TEXTO FORNECIDO:
-=-=-
35 É portanto pacífico que, durante os exercícios fiscais de 1993 e 1994, um determinado sector dos transportes italianos beneficiou de um auxílio económico de que os concorrentes comunitários não italianos foram excluídos, o que, em meu entender, constitui uma violação do artigo 7._ do Tratado. Isto, por si só, bastaria para demonstrar que a decisão adoptada é conforme ao n._ 2 do artigo 93._, do Tratado, o que bastaria para negar provimento ao presente recurso (v., supra, n._ 21). Não deixarei de prosseguir a minha análise, uma vez mais, apenas para que as coisas sejam claras.
-=-=-
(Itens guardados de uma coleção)
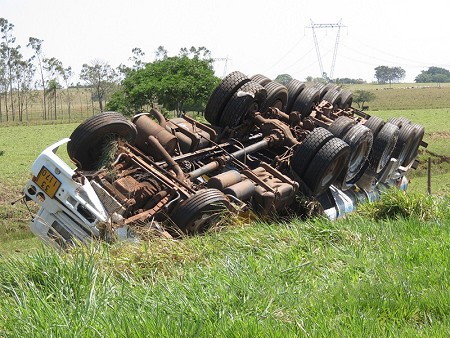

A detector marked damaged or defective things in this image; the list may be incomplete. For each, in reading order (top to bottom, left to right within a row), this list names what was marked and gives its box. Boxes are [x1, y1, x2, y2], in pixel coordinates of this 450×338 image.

overturned truck [23, 71, 426, 247]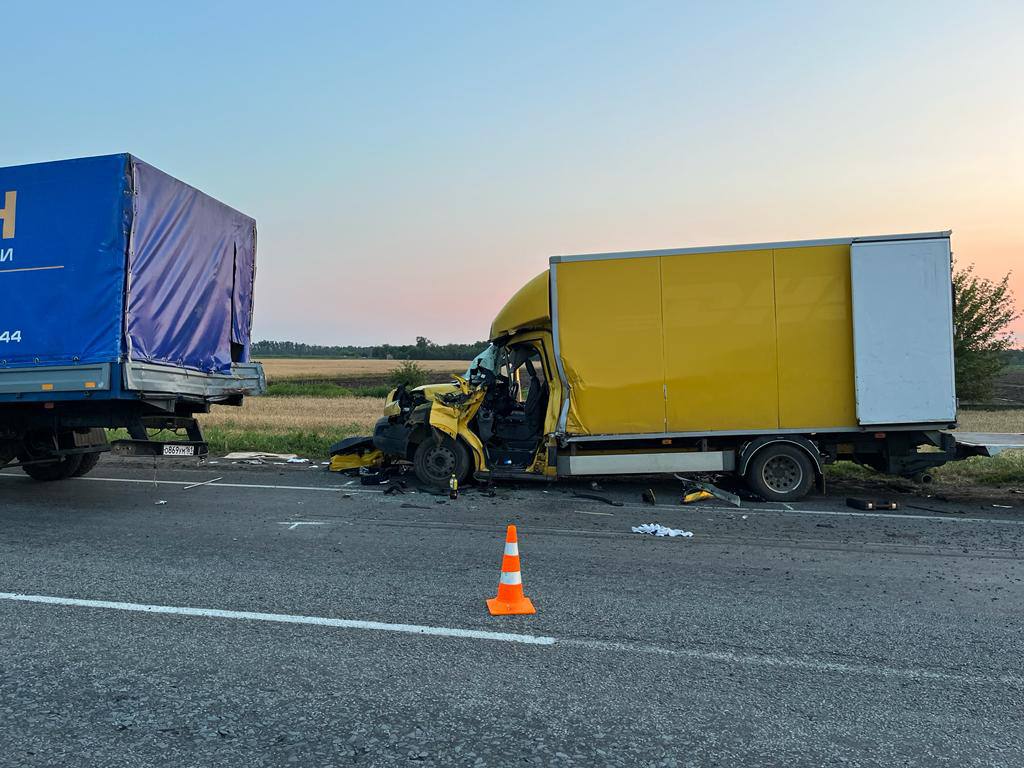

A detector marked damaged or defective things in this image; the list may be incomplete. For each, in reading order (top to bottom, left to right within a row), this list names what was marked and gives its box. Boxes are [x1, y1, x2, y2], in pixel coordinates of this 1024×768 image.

crushed truck cab [338, 230, 1016, 504]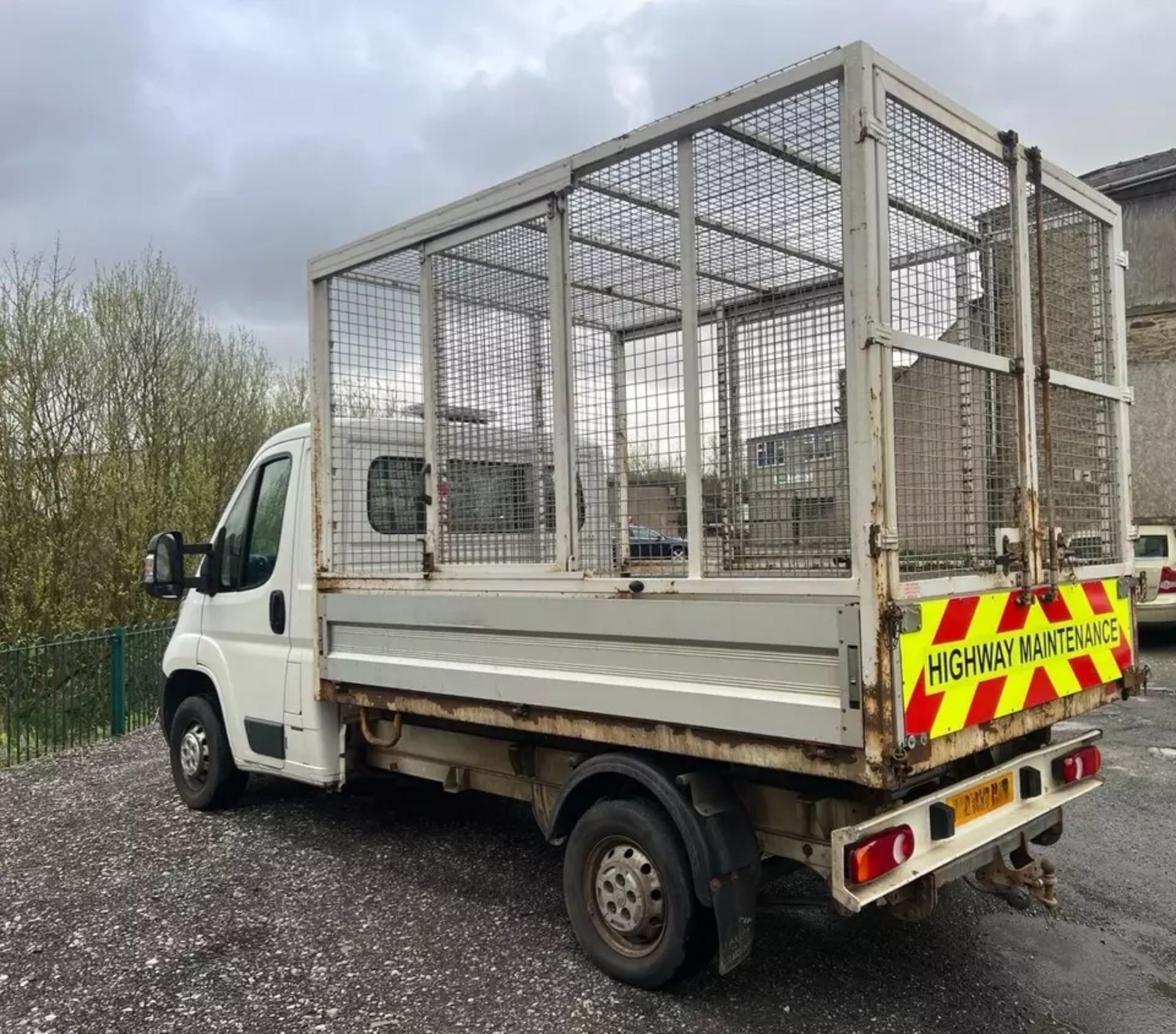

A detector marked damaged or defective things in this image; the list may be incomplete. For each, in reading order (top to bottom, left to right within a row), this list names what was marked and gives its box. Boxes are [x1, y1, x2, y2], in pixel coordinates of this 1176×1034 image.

rusty body edge [320, 677, 1119, 790]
-=-=-
REQUISITOS DO EXERCÍCIO:
(a) Reproduza palavra por palavra o trecho do texto sobre o auxílio aos transportes italianos que vai de "35 É portanto" a "coisas sejam claras.", ambos incluídos.
(b) Responda com base no texto sobre o auxílio aos transportes italianos:
(i) Em que exercícios fiscais o sector dos transportes italianos beneficiou do auxílio económico?
(ii) Quem foi excluído desse auxílio?
(iii) Com que fim se declara que a análise vai prosseguir?
(c) Retome o texto sobre o auxílio aos transportes italianos e dê-lhe seguimento a partir da última frase apresentada.

RESPOSTAS POR TAREFA:
(a)
35 É portanto pacífico que, durante os exercícios fiscais de 1993 e 1994, um determinado sector dos transportes italianos beneficiou de um auxílio económico de que os concorrentes comunitários não italianos foram excluídos, o que, em meu entender, constitui uma violação do artigo 7._ do Tratado. Isto, por si só, bastaria para demonstrar que a decisão adoptada é conforme ao n._ 2 do artigo 93._, do Tratado, o que bastaria para negar provimento ao presente recurso (v., supra, n._ 21). Não deixarei de prosseguir a minha análise, uma vez mais, apenas para que as coisas sejam claras.

(b)
(i) Nos exercícios fiscais de 1993 e 1994.
(ii) Os concorrentes comunitários não italianos.
(iii) Apenas para que as coisas sejam claras.

(c)
- A distorção da concorrência face às empresas de transportes por conta própria
36 O Governo italiano não contesta a realidade desta distorção, limitando-se a argumentar que a desvantagem económica que os operadores que actuam por conta própria sofrem por não terem acesso ao regime de bonificação teria apenas uma incidência marginal nos seus custos de produção.
37 Esta argumentação parece-me desprovida de fundamento e, de qualquer modo, não é pertinente. Se - como antes o Governo italiano afirmava - o regime de auxílios às empresas de transportes por conta própria servia para as colocar em pé de igualdade com as suas concorrentes comunitárias, o próprio governo não pode negar ao mesmo tempo a incidência deste regime sobre a possibilidade que as empresas têm de efectuar os transportes com o seu próprio material circulante ou utilizando os serviços dos transportadores. De qualquer modo, o que é decisivo não é o montante da bonificação (22). Importa é que o regime de bonificação tornava o transporte por conta de outrem relativamente mais atractivo do que o transporte por conta própria, o que é incompatível com os princípios da livre concorrência.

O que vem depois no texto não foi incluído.